# [What you are asked to do]
Transcribe the records below exactly as written, from the opening line through the line that contains "3. Pull out the corer".

# [Records provided]
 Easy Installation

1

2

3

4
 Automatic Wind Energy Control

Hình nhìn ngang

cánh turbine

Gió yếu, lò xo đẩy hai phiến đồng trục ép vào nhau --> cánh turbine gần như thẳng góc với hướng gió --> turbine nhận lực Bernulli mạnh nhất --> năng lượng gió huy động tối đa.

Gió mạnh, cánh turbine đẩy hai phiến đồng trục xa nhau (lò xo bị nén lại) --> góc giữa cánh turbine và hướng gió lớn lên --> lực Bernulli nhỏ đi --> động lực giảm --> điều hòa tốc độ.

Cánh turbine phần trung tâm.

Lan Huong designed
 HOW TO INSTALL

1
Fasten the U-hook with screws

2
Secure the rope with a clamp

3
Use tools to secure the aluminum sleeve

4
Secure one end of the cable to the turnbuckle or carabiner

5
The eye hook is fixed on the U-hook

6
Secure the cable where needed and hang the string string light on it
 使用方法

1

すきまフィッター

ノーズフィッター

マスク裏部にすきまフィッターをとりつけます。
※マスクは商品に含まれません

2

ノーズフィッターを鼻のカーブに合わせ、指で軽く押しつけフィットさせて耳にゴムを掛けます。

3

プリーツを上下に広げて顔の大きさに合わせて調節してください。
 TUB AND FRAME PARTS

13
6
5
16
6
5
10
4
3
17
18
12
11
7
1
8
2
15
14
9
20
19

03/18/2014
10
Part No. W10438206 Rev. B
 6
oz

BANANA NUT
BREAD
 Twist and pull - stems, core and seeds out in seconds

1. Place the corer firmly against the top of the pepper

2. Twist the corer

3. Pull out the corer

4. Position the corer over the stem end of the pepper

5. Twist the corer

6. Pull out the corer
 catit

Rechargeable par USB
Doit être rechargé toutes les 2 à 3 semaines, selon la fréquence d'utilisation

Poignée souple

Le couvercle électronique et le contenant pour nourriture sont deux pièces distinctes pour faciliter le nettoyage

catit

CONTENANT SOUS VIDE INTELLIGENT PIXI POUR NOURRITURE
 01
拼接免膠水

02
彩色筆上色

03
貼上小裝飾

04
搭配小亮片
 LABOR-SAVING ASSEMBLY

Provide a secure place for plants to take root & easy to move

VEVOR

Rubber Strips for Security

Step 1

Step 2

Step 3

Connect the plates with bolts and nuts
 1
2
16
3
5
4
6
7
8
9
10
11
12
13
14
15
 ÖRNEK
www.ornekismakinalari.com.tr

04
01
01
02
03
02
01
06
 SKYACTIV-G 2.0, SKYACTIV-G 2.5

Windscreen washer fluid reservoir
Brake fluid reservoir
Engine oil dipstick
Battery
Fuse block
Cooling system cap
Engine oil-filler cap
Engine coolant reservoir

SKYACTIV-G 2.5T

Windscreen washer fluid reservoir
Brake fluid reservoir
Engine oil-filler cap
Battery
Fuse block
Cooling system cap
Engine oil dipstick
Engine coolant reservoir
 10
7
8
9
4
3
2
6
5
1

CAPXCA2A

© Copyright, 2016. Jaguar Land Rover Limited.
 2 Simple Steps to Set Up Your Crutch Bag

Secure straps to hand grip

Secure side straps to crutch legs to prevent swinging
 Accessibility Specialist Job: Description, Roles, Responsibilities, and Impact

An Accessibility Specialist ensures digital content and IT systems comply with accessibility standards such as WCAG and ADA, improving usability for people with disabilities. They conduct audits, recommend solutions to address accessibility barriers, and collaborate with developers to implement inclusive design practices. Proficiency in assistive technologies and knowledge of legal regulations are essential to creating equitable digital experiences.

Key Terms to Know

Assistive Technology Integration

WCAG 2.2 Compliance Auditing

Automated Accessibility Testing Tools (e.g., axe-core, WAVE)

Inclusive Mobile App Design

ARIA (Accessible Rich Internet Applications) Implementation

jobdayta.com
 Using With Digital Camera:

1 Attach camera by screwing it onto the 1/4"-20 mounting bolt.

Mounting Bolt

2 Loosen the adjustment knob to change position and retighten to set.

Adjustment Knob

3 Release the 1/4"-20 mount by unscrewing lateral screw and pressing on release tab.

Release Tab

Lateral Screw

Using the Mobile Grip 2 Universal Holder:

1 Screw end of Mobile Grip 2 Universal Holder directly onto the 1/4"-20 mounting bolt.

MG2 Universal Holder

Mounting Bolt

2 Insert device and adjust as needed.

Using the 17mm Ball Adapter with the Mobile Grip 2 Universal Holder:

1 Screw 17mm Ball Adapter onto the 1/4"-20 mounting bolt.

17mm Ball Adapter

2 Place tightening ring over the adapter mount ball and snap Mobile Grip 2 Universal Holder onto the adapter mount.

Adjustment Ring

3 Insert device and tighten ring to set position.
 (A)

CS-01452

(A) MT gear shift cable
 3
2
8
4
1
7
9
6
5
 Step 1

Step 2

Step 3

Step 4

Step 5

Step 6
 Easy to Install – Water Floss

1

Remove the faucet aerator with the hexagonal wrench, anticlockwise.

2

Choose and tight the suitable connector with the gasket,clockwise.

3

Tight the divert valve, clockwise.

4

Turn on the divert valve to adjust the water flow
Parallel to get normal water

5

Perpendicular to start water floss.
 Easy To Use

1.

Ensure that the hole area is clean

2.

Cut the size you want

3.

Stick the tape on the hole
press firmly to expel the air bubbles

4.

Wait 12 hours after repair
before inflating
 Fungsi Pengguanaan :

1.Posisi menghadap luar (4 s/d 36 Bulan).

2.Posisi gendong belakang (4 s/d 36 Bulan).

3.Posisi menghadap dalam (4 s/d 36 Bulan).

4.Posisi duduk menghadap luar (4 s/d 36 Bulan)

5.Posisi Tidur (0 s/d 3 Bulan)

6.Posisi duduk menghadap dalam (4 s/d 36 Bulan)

# [Output of the exercise]
 Easy Installation

1

2

3

4
 Automatic Wind Energy Control

Hình nhìn ngang

cánh turbine

Gió yếu, lò xo đẩy hai phiến đồng trục ép vào nhau --> cánh turbine gần như thẳng góc với hướng gió --> turbine nhận lực Bernulli mạnh nhất --> năng lượng gió huy động tối đa.

Gió mạnh, cánh turbine đẩy hai phiến đồng trục xa nhau (lò xo bị nén lại) --> góc giữa cánh turbine và hướng gió lớn lên --> lực Bernulli nhỏ đi --> động lực giảm --> điều hòa tốc độ.

Cánh turbine phần trung tâm.

Lan Huong designed
 HOW TO INSTALL

1
Fasten the U-hook with screws

2
Secure the rope with a clamp

3
Use tools to secure the aluminum sleeve

4
Secure one end of the cable to the turnbuckle or carabiner

5
The eye hook is fixed on the U-hook

6
Secure the cable where needed and hang the string string light on it
 使用方法

1

すきまフィッター

ノーズフィッター

マスク裏部にすきまフィッターをとりつけます。
※マスクは商品に含まれません

2

ノーズフィッターを鼻のカーブに合わせ、指で軽く押しつけフィットさせて耳にゴムを掛けます。

3

プリーツを上下に広げて顔の大きさに合わせて調節してください。
 TUB AND FRAME PARTS

13
6
5
16
6
5
10
4
3
17
18
12
11
7
1
8
2
15
14
9
20
19

03/18/2014
10
Part No. W10438206 Rev. B
 6
oz

BANANA NUT
BREAD
 Twist and pull - stems, core and seeds out in seconds

1. Place the corer firmly against the top of the pepper

2. Twist the corer

3. Pull out the corer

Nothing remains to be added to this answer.